Most people seem supportive of the concept of ‘earned citizenship’ – meaning that we must fulfill a set amount of requirements to obtain a green card and an American passport.

The DREAM Act has several teleological components that we must meet in order to qualify for legal residence. These are:

  • we must have come here before we were 16 and are under 30,
  • we must have lived here continuously for five years,
  • we must graduate from a U.S. high school or obtained a GED
  • we must have good moral character with no criminal record and
  • we must attend college or enlist in the military for at least two years.

Only if we meet all stipulations, do we get legal residency. And even then, processing citizenship would take anywhere from 3-5 years or more.

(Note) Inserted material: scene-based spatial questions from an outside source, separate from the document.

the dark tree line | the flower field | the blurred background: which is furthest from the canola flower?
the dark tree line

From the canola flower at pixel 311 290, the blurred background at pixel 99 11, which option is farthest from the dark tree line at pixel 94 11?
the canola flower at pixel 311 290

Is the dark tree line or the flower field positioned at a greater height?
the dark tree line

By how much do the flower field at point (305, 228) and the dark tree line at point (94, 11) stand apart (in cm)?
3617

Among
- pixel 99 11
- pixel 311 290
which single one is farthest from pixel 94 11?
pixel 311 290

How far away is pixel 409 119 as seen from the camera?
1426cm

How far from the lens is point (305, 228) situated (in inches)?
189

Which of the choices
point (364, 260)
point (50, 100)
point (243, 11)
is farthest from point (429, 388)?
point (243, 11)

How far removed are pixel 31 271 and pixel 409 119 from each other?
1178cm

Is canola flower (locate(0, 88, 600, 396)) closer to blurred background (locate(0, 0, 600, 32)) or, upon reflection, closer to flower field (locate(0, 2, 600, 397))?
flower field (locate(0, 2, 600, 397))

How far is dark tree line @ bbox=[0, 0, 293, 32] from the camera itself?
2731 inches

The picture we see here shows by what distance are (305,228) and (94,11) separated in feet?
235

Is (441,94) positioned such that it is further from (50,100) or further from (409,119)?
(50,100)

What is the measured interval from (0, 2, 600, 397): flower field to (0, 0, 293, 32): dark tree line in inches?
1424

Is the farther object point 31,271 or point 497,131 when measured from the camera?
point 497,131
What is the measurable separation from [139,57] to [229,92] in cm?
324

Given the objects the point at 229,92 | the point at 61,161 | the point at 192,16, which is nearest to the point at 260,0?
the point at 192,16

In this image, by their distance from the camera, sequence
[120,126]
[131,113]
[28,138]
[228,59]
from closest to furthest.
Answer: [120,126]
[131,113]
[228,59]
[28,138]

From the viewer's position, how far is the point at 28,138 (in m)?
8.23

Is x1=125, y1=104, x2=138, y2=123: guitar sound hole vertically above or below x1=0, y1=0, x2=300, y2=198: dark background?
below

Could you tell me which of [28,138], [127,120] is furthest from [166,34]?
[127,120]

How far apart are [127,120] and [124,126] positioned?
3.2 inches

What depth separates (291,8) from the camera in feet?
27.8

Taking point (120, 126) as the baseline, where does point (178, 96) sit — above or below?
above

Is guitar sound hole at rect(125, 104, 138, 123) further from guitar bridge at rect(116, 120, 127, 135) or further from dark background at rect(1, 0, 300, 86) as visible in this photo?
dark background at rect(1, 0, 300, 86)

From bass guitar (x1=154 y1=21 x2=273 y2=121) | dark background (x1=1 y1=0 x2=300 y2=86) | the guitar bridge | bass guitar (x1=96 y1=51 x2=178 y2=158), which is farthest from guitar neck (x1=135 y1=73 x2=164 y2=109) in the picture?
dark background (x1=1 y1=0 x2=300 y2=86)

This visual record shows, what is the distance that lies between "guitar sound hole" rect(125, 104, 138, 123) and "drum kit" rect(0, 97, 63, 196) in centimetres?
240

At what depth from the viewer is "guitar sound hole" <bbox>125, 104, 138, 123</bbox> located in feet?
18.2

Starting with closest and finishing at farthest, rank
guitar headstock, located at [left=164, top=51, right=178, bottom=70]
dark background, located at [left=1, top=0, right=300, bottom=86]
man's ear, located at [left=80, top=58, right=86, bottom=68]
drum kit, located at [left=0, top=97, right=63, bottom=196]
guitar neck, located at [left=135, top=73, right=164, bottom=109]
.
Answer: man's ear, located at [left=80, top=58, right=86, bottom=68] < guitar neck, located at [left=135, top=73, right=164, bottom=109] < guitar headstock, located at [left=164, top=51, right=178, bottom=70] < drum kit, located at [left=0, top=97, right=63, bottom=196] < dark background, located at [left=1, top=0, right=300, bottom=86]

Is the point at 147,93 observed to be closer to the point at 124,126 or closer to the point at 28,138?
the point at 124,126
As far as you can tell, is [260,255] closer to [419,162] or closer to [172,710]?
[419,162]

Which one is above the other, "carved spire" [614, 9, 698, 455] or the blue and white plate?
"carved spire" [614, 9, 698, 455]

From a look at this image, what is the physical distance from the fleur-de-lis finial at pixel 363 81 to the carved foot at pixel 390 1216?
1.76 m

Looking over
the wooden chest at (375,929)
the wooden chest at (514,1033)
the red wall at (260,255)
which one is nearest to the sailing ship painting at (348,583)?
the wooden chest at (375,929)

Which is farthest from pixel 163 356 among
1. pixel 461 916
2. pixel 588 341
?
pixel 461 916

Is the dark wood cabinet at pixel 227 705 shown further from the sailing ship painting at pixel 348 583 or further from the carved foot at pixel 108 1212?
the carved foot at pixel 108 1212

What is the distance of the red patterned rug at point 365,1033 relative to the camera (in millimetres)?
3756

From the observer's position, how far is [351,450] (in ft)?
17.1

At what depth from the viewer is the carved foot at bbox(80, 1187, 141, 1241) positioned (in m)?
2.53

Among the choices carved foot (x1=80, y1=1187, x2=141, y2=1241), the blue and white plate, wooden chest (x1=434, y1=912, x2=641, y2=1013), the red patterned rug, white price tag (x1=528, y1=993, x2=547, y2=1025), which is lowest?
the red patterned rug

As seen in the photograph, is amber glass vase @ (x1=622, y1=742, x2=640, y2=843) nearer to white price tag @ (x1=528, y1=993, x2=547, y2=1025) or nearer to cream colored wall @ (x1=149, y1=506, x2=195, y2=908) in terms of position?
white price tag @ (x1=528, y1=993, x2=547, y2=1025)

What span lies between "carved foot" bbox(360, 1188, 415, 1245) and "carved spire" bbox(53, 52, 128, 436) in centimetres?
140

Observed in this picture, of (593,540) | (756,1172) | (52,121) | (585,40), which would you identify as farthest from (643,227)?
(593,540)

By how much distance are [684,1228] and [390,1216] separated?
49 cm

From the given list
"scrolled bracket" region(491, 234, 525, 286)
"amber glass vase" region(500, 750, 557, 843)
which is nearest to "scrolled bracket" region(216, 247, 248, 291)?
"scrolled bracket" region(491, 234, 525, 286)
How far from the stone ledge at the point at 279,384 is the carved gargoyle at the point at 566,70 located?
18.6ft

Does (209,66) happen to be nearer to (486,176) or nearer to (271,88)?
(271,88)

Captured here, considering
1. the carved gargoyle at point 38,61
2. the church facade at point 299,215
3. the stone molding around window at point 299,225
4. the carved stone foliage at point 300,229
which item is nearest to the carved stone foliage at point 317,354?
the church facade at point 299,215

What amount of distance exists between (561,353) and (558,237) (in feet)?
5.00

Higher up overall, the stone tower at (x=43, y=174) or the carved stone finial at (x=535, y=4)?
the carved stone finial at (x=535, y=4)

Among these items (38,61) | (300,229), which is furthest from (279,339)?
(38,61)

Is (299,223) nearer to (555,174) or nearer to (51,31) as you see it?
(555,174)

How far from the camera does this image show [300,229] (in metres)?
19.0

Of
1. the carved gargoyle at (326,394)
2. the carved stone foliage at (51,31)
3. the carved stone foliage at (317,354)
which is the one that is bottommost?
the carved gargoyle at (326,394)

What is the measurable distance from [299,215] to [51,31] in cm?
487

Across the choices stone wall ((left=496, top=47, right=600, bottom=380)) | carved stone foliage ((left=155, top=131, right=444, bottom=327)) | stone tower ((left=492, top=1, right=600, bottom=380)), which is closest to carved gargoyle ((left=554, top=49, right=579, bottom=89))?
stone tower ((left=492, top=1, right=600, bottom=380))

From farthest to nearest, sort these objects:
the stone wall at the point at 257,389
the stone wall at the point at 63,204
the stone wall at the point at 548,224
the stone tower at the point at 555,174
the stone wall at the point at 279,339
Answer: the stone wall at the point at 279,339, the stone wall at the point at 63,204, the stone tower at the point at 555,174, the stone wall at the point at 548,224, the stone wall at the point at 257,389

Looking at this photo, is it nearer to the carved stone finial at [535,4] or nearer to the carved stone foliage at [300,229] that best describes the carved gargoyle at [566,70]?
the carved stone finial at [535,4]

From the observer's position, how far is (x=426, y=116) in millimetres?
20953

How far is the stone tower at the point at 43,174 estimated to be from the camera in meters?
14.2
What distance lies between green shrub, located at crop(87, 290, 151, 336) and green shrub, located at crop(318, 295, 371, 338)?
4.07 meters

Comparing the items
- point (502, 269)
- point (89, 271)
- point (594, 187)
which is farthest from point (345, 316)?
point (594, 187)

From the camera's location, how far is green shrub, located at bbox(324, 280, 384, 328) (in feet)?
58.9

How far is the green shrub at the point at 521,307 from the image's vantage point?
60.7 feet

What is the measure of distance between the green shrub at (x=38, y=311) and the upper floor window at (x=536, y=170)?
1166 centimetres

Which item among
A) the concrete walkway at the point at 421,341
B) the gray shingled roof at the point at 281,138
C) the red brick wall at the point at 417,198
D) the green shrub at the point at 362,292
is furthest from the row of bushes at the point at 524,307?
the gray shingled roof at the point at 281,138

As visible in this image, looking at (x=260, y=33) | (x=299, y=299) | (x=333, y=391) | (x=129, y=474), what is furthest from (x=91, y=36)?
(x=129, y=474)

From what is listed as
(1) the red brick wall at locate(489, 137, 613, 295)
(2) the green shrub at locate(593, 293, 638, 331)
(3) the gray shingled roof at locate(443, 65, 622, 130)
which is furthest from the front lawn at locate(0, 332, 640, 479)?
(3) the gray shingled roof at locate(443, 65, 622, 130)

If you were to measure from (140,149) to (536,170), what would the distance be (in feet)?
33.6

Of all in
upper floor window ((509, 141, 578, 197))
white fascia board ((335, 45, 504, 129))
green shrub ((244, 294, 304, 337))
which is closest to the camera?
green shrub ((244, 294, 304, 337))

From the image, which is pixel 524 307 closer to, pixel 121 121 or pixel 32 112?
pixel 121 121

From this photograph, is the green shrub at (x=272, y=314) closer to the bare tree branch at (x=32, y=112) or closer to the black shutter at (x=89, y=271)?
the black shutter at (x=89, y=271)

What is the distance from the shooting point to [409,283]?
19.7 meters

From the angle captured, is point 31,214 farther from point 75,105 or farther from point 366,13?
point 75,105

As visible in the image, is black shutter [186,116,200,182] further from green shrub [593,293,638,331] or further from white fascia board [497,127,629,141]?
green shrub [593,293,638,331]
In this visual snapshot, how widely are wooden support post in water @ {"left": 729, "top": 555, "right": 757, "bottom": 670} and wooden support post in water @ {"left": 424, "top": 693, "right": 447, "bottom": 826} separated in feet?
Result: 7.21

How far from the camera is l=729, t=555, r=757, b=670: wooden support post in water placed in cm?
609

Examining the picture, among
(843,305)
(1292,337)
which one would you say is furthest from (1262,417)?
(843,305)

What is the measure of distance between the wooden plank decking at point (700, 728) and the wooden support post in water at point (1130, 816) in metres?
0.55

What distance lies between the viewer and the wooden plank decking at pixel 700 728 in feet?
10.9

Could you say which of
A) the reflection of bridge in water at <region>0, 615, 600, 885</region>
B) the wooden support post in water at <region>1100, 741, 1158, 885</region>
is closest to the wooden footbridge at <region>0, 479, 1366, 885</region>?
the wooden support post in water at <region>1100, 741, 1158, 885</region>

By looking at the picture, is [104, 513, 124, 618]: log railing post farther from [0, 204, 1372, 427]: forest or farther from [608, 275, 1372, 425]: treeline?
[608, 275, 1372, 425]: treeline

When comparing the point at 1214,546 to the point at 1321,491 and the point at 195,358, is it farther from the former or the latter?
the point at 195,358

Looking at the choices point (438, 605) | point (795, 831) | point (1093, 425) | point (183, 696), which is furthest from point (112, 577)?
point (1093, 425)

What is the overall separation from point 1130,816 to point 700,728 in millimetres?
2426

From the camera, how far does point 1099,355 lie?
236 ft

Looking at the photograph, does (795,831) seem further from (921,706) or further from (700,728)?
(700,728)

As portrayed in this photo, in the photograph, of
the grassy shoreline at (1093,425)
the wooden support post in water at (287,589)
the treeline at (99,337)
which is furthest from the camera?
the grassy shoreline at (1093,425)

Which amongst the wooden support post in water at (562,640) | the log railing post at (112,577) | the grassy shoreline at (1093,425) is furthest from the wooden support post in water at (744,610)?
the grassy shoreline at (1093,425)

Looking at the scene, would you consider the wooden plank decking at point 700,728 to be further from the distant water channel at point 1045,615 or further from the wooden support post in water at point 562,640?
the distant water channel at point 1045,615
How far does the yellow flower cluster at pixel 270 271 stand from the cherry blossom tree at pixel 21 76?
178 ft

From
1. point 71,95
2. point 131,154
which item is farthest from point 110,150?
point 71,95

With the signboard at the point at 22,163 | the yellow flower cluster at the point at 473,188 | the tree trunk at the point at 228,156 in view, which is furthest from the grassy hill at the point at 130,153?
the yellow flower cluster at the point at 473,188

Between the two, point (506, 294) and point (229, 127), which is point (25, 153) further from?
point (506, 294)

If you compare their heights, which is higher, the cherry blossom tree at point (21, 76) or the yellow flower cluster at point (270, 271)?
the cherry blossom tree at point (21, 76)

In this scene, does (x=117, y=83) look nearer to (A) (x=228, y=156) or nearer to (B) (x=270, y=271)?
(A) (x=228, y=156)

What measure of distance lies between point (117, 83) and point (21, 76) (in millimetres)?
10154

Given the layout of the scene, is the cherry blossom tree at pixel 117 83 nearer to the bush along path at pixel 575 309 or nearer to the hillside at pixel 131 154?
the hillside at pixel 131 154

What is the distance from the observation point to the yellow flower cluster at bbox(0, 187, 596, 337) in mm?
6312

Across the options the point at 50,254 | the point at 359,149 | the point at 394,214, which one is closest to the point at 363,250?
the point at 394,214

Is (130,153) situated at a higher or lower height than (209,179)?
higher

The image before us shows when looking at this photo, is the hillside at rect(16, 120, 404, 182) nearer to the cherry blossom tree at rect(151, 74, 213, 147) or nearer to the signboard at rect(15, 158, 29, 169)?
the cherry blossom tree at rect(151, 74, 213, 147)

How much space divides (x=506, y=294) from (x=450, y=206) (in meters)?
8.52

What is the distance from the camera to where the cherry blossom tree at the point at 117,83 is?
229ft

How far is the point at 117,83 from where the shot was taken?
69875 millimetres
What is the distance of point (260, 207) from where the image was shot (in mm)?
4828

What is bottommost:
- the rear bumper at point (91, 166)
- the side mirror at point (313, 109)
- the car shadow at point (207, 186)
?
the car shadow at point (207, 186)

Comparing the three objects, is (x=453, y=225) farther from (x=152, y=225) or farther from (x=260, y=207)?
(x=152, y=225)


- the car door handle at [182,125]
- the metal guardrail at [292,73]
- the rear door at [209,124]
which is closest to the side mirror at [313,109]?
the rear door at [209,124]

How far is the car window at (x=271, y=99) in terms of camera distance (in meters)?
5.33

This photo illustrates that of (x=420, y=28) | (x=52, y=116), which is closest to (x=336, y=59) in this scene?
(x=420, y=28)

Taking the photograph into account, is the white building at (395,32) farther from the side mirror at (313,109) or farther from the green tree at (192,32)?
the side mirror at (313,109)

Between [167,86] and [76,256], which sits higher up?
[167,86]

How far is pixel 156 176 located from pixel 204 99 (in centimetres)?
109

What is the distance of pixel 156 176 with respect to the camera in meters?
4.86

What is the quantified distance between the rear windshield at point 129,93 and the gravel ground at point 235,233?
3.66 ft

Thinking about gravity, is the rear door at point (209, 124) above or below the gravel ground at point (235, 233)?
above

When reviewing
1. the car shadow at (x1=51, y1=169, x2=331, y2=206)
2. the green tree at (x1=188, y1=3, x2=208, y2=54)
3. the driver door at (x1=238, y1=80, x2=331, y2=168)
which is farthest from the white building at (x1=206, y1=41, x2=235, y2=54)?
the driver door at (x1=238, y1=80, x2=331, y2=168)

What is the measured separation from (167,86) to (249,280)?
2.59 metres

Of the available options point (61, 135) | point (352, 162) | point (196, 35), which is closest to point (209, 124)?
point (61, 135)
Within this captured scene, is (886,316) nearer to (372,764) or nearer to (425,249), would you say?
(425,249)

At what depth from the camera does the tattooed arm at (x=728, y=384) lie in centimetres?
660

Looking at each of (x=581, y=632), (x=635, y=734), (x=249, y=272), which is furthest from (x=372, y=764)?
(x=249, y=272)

Do you think these stipulations are fair or restrictive? Should we be made to do more in order to prove our love and loyalty to this country and that we belong here and contribute to American society?

To become an U.S. Citizen, immigrants have to sit a ‘citizenship test,’ a test that I have seen many fellow American students fail in class. Should their birthright citizenship be taken away from them?

What about DREAMers that do not necessarily identify as American and do not believe in ‘loyalty’ to the nation? In an ever globalizing world of McDonalds, international holidays, languages, Facebook/Myspace, the bond of nationality is eroding. And I do not see that as a tragedy.

Today, we self-identify in so many ways-I am a homosexual, a woman, a student, an Indian, a tech-geek, a daughter, an atheist, a civil rights activist, an aspiring lawyer, and so much more than an undocumented immigrant or ‘illegal alien.’ If society can accept so many identities without placing teleological components to citizenship, why are the undocumented and documented migrants put to the test? After all, we do not need to be alike in order to co-exist.

What do you think about the concept of earned citizenship?